Follow-up. TEE was performed by an echocardiographer trained in device follow-up and blinded to procedural information and result of CCT. Examination of the LAA was performed at 0°, 30°, 60°, 90°, and 120°, and focused on residual LAA permeability, determined by a persistent low-speed color flow inside the LAA (measured by lowering speed color scale to 20 cm/sec), peridevice leak (defined by the presence of a peridevice flow in color Doppler), and thrombus on the luminal side of the device.

CCT included a first electrocardiography-gated sequence covering the entire heart without injection to locate the prosthesis. High-pitch spirals covering only the LAA were performed with administration of a contrast agent (60 mL of iomeprol 816 mg/mL). Reconstructions were made at 70% RR interval. Scan initiation was triggered by bolus tracking with attenuation threshold in the ascending aorta set at 150 Hounsfield units. CCT analysis was focused on permeability of the LAA, defined by persistent LAA opacification. Permeability was classified into three grades: grade I = complete occlusion (absence of LAA opacification); grade II = partial occlusion (partial LAA opacification); and grade III = absence of occlusion (opacification of the entire LAA).

Serious adverse events were recorded at clinical follow-up visits after 45 days, 6 months, and 12 months. 
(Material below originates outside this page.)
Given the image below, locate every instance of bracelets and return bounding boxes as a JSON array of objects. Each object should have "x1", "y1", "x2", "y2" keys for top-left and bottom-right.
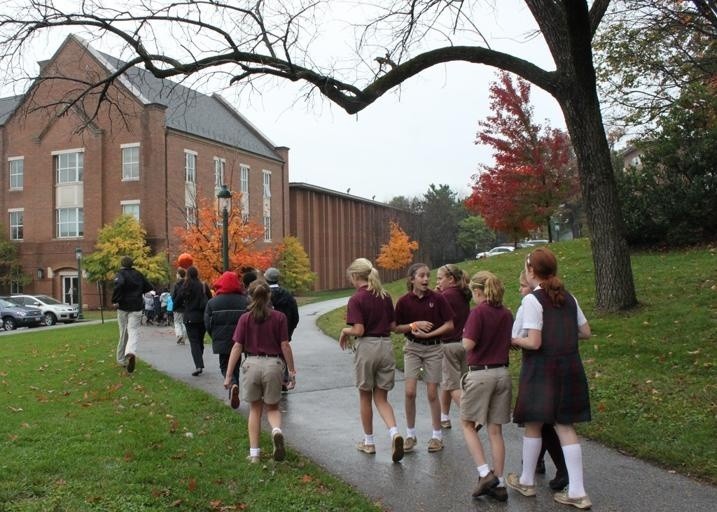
[
  {"x1": 409, "y1": 322, "x2": 417, "y2": 331},
  {"x1": 288, "y1": 369, "x2": 296, "y2": 378}
]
Statistics. Statistical analyses were performed with biostaTGV online software (http://marne.u707.jussieu.fr/biostatgv/). For between-group comparisons, continuous variables are expressed as mean ± standard deviation and compared with Wilcoxon-Mann-Whitney test. Qualitative variables are expressed as percentage of the effective, and compared with Chi-square test or Fischer’s exact test depending on the effective size (expected effective n>5 for Chi-square validation). 

Results

Population. Thirty-five patients were admitted for LAA closure at the University Hospital of Nimes and Montpellier during the inclusion period. Patient characteristics are presented in Table 1. Mean age was 74.9 ± 6.4 years. The mean CHA2DS2-VASc score was 4.3 ± 1.4, with a mean HAS-BLED score of 3.4 ± 1.0. Patients had permanent AF in 40% of cases and paroxysmal AF in 60% of cases.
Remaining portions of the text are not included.